Speaking to reporters in Mississauga, Ont., on March 8, Freeland addressed the Bank of Canada’s pause on interest rate hikes announced earlier the same day.
“Of course, there are going to be bumps in the road ahead,” Freeland said, adding that the country has “come out the other side” of the COVID-19 pandemic, which she called a “huge, gaping chasm.”
“We’re not out of the woods yet,” Freeland added. “Inflation is still too high and interest rates are really high, and have gone up extremely fast—these are real challenges for Canadians.”
“I would be either naive or a liar if I didn’t admit to you that ‘yeah, there will be some bumps ahead of us.’ And I don’t think that anyone can perfectly predict exactly what those bumps will be or where we will encounter them.”

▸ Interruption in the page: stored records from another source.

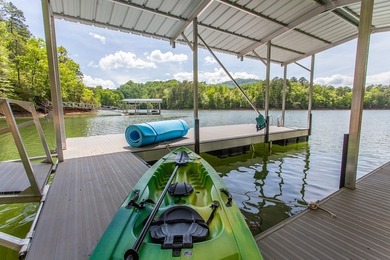 Secluded on Fontana Lake, this modern-mountain, custom-built - photo 15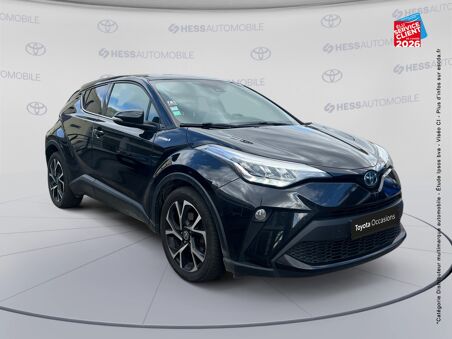 TOYOTA C-HR 122H JBL...
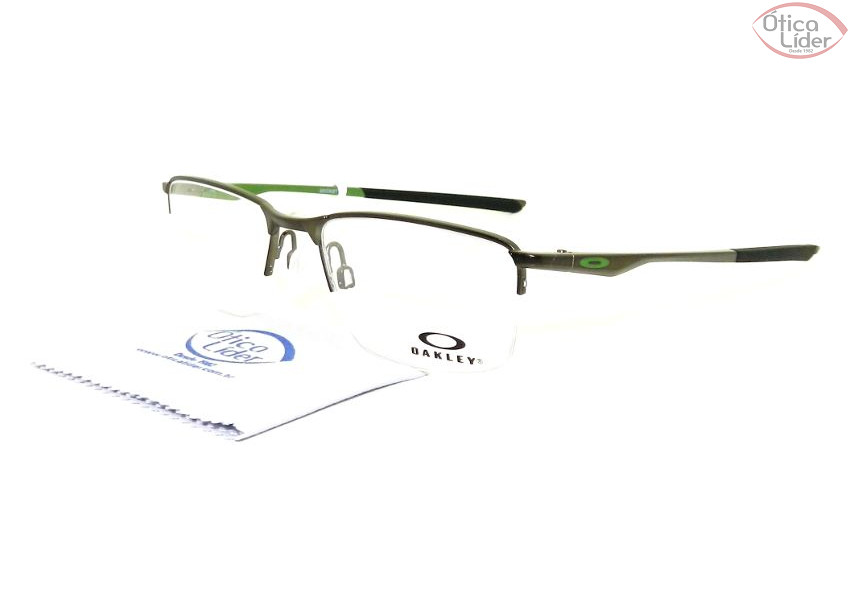 Oakley OX 3218 0252 52 Socket 5.5 Pewter fny Metal Grafite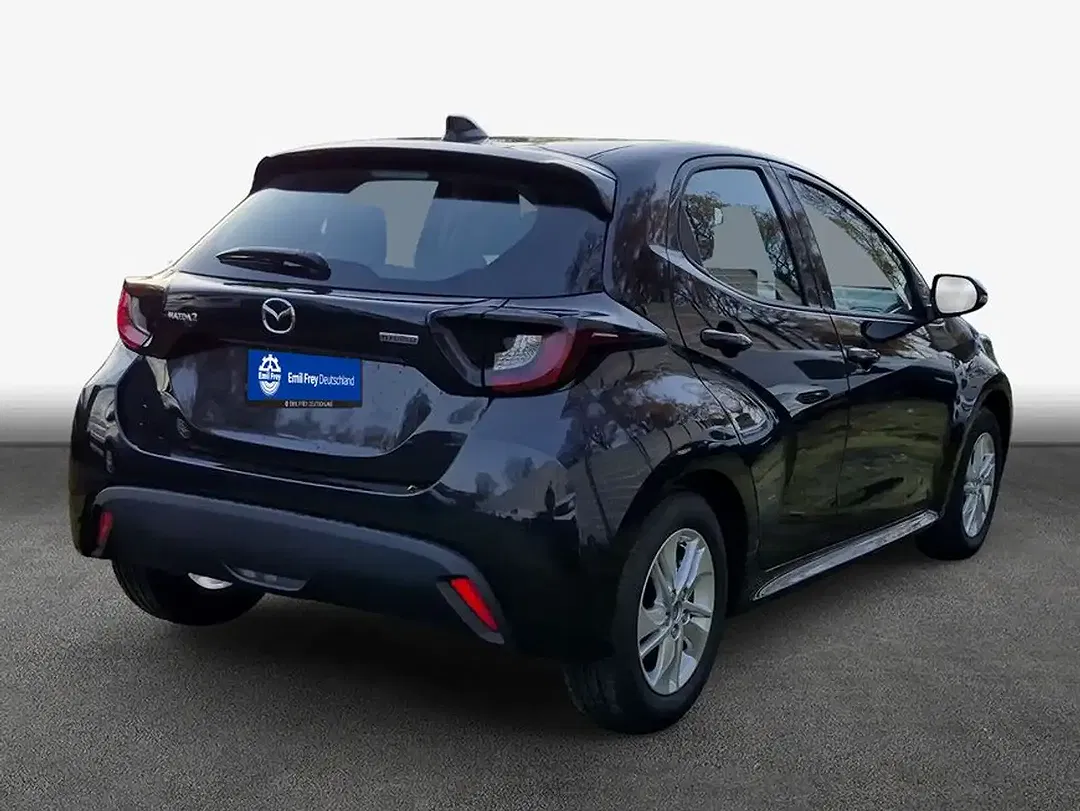 Mazda 2 1.5 VVT-i CVT Centre-Line - foto 2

Despite the pause, the central bank says it is “prepared to increase the policy rate further if needed to return inflation to the 2 percent target.”
Inflation
Freeland also told reporters on March 8 that she is unsure how exactly how “the next few weeks and months will unfold,” but added that Canada is “extremely well-positioned” for any future economic challenges.Matthew MacDonald, assistant director of Statistics Canada’s Consumer Prices Division, told the Commons Standing Committee on Agriculture on March 6 that prices in every food category on a year-over-year basis rose even higher in January 2023 than they were in 2022.
A previous federal study by the Financial Consumer Agency of Canada also found that around 40 percent of Canadians are borrowing money to cover the costs of everyday expenses like food and rent.
Canada’s inflation rate went down from 6.3 percent in December 2022 to 5.9 percent in January of this year.